Der GrĂŒnfink Europas (Chloris Chloris). Es verdankt seinen Namen der Farbe seines olivgrĂŒnen Gefieders. Es ist ein gedrungener Vogel, etwa 16 cm groß und 25 bis 34 g schwer. Er kann bis zu 13 Jahre alt werden. Im Winter besucht er unsere Feeder. Mit seinem konischen und krĂ€ftigen Schnabel zerlegt er große Samen - besonders schĂ€tzt er die von Sonnenblumen und verachtet keine ErdnĂŒsse.

Alle farben

  • OlivgrĂŒner RĂŒcken.
  • Gelber Bauch an den Flanken grau unterlegt.
  • Graue FlĂŒgel mit hellem Gelb eingefasst.
  • Schwanz mit gelb gefĂŒttert.
  • Fester beiger Kegel.
  • Rosa Pfoten und Finger.

Sein Lebensraum

  • AnbauflĂ€chen, in der NĂ€he von LaubwĂ€ldern, Gehölzen, Buschwerk, großen Hecken, Obstplantagen.
  • Es ist auch hĂ€ufig in Parks und GĂ€rten in GroßstĂ€dten zu finden.

Seine Gewohnheiten

  • In WinternĂ€chten schlafen GewĂ€chshĂ€user in Gruppen, auch mit anderen Tierarten, um sich aufzuwĂ€rmen.
  • Es nistet alleine oder in kleinen Kolonien.

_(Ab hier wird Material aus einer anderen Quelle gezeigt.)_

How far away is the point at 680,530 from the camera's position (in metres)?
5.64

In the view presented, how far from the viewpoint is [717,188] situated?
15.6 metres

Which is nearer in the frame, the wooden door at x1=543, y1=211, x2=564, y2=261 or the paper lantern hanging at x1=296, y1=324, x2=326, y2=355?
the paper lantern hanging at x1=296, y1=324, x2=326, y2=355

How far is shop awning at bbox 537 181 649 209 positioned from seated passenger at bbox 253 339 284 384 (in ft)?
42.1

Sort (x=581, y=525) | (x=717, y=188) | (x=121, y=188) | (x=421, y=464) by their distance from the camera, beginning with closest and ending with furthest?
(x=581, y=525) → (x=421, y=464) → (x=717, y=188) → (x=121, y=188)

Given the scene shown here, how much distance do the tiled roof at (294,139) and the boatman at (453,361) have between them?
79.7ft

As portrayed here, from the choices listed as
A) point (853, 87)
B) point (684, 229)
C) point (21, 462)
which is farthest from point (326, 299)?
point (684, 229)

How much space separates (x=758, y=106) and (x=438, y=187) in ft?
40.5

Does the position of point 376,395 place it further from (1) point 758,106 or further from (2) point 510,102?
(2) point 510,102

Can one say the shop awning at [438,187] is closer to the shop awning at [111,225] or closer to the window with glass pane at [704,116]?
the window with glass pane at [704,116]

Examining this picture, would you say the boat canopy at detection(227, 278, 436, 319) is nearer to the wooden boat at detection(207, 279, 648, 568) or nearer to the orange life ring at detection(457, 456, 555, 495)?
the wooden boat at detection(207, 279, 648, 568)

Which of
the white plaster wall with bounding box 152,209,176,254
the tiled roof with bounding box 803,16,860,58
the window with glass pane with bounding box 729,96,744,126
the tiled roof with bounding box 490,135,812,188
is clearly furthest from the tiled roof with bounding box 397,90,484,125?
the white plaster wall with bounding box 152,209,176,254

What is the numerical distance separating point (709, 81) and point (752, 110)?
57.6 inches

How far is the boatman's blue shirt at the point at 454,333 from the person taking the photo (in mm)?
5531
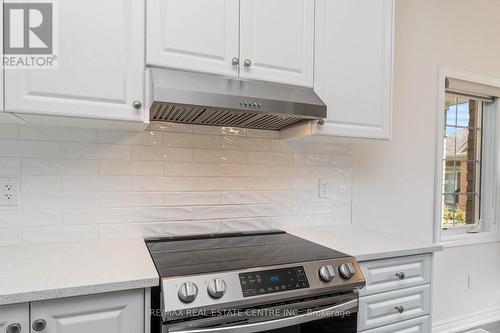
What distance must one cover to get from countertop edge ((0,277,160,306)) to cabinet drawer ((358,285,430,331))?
92 cm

In diesem Fall verteidigen die Paare heftig den Bereich um ihr Nest.
  • Es ernĂ€hrt sich von Beeren, Knospen und Samen vieler Wildpflanzen. Er mag Bergbeeren, Ahorn, Linden, Hainbuchen und WildrosenfrĂŒchte.
  • WĂ€hrend der Brutzeit fĂ€ngt er Raupen und BlattlĂ€use, um seine Jungen zu fĂŒttern.
  • Im Winter kennen sie die Feeder. Sein krĂ€ftiger Schnabel erlaubt es, große Samen zu zerlegen. Er mag Sonnenblumen besonders und verachtet ErdnĂŒsse nicht.

Sein Gesang

  • Sein Lied besteht aus zwitschernden Zwitschern und Vokalisationen.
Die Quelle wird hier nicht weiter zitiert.